Of particular concern to residents of south University City is the city’s proposal to add as many as 1,000 housing units to University City Marketplace, which isn’t even a transit priority area with buses stopping there every 15 minutes or near a trolley stop, and University Square, the only two shopping centers along Governor Drive. Residents of this single-family neighborhood are loyal patrons of the retail stores, service providers and restaurants here, and they rely on them.

If these shopping centers are redeveloped, the city can’t even guarantee that needed, existing retail stores will be retained. This will force community residents to drive to other communities to do their shopping, which goes against the city’s Climate Action Program. And despite the expected increase in traffic, city officials have not said how they will protect the safety of the hundreds of young children attending the three schools or playing at Standley Park along Governor Drive.

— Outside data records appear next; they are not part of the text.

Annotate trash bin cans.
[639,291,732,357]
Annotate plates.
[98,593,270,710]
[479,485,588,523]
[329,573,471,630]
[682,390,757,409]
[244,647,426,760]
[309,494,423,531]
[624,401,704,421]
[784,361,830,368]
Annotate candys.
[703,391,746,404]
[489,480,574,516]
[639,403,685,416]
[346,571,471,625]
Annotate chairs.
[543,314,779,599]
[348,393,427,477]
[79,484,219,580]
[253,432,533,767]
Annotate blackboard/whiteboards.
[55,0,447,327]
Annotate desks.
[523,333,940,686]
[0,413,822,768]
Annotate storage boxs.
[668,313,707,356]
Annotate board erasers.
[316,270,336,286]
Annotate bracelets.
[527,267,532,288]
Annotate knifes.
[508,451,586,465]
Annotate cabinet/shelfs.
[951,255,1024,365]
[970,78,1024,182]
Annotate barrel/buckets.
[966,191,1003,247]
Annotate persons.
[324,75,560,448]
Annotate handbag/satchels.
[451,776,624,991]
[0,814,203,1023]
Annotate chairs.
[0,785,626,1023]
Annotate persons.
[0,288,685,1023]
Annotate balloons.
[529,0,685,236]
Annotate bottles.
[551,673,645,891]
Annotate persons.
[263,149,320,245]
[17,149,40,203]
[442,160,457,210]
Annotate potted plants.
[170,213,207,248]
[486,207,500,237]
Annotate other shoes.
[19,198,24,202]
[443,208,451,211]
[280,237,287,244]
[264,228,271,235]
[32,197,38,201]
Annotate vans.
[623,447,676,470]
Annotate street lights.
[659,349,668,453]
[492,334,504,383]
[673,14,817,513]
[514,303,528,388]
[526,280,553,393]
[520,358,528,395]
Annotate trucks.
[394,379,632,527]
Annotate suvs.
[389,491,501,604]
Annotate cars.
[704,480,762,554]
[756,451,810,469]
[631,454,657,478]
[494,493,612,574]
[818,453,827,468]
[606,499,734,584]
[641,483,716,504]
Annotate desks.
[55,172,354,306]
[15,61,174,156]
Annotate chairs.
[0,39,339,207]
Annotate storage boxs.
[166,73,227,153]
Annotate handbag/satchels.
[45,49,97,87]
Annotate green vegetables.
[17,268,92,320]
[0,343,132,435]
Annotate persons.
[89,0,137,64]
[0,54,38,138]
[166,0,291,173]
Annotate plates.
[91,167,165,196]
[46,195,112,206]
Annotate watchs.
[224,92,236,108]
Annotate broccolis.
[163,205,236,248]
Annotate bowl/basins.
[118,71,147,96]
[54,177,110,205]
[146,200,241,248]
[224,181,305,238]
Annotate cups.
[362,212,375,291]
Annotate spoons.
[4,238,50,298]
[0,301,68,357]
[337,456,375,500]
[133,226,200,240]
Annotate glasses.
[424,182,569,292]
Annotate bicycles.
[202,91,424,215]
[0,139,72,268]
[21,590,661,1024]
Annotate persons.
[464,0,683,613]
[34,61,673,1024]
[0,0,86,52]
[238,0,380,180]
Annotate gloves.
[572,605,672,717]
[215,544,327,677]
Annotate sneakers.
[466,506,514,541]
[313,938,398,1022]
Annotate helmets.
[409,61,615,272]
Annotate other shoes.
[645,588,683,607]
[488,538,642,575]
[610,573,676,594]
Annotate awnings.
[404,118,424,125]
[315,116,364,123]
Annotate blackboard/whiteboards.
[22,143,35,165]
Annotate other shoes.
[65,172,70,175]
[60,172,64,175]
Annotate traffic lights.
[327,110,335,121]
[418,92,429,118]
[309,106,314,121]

The city has not provided any type of public facilities financing plan. Rather, it just OK’d rules for shifting infrastructure funding from wealthy areas to low-income neighborhoods. University City will be out of luck.

What’s further perplexing about the city’s massive growth plan for University City is that San Diego’s Housing Element — the number of housing units required by the state to be added by the year 2029 — is just 108,036. Why, then, would the city want to add more than half that amount to our small, 7.348-square-mile portion of it?

The city’s “grand plan” for University City will benefit just three parties: 1) members of the development community, eager to build more small, unaffordable, luxury high-rise units that rent for $4,000 a month and up; 2) UC San Diego, which has continued to increase enrollment without building enough on-campus student housing to keep up; and 3) the mayor and his administration, which will take in more money from building permit fees and increased property taxes while amply rewarding developers for their support of past and future political campaigns.

The big losers will be the nearly 80,000 residents who currently call University City home. The place will become unrecognizable and virtually unlivable if the city of San Diego gets its way.